On Tue, 2010-12-21 at 01:25 +0000, Harry Van Haaren wrote:
On Tue, Dec 21, 2010 at 12:34 AM, Ray Rashif
<schivmeister(a)gmail.com> wrote:
You can rest assured that Arch Linux users
don't bother about
"distributions". Software is only "packaged" because it's a
necessary
step to maintain a record and system sanity. You can't really refer to
our packaging and compare it to, say, Fedora's packaging. We "package"
almost everything, even our own custom, personal scripts.
You've said it there: Arch Linux *users*.
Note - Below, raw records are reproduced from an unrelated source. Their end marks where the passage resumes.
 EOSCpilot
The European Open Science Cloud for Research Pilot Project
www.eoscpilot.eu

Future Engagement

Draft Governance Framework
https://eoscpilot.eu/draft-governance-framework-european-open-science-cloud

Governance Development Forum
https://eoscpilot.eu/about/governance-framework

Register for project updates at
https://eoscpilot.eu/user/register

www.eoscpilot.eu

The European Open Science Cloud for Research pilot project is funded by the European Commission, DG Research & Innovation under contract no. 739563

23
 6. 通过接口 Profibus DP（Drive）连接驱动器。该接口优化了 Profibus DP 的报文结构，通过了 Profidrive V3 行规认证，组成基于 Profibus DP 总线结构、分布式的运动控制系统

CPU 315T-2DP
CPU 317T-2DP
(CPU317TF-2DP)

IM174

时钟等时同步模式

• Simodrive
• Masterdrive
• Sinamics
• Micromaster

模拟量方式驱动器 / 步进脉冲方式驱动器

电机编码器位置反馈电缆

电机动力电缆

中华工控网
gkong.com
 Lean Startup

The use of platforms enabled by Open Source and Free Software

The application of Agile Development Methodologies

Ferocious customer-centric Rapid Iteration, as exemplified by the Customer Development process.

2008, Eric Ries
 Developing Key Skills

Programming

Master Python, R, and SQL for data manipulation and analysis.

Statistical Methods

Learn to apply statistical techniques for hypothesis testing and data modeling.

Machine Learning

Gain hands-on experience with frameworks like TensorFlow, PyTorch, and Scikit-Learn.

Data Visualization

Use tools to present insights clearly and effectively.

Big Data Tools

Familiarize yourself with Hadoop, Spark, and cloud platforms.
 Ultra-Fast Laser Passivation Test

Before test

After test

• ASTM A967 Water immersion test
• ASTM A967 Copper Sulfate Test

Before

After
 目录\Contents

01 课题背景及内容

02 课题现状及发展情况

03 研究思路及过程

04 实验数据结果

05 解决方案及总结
In response to "warning dialogs": Am I the only one that tries to figure out
if clicking "Yes", "No", or "OK" is going to make the
program go on without
reading the box? I don't think so. :-)
I can see the use of the script, but I have to say that I think the damage
of a new user not understanding "development" software, and thinking a
program is broken due to them testing a pre-"pre-alpha" far outweighs the
usefulness of the script.
Yes, many of us are lazy. In reply to the discussion here, however, the
user who maintains the script in question has said he will add a
post_install announcement basically stating that this version is not
ready for public testing. Thus every user who installs it WILL see that
announcement.
That's not to say that your not allowed to script the process, but don't
share it online. It damages the reputation of the software you've packaged.
Am I totally in the dark here? -Harry
Everything in Arch is done with PKGBUILDs. Most users wouldn't even
install anything (especially software they may want to remove soon-ish)
without a relevant PKGBUILD which allows reasonably complete removal.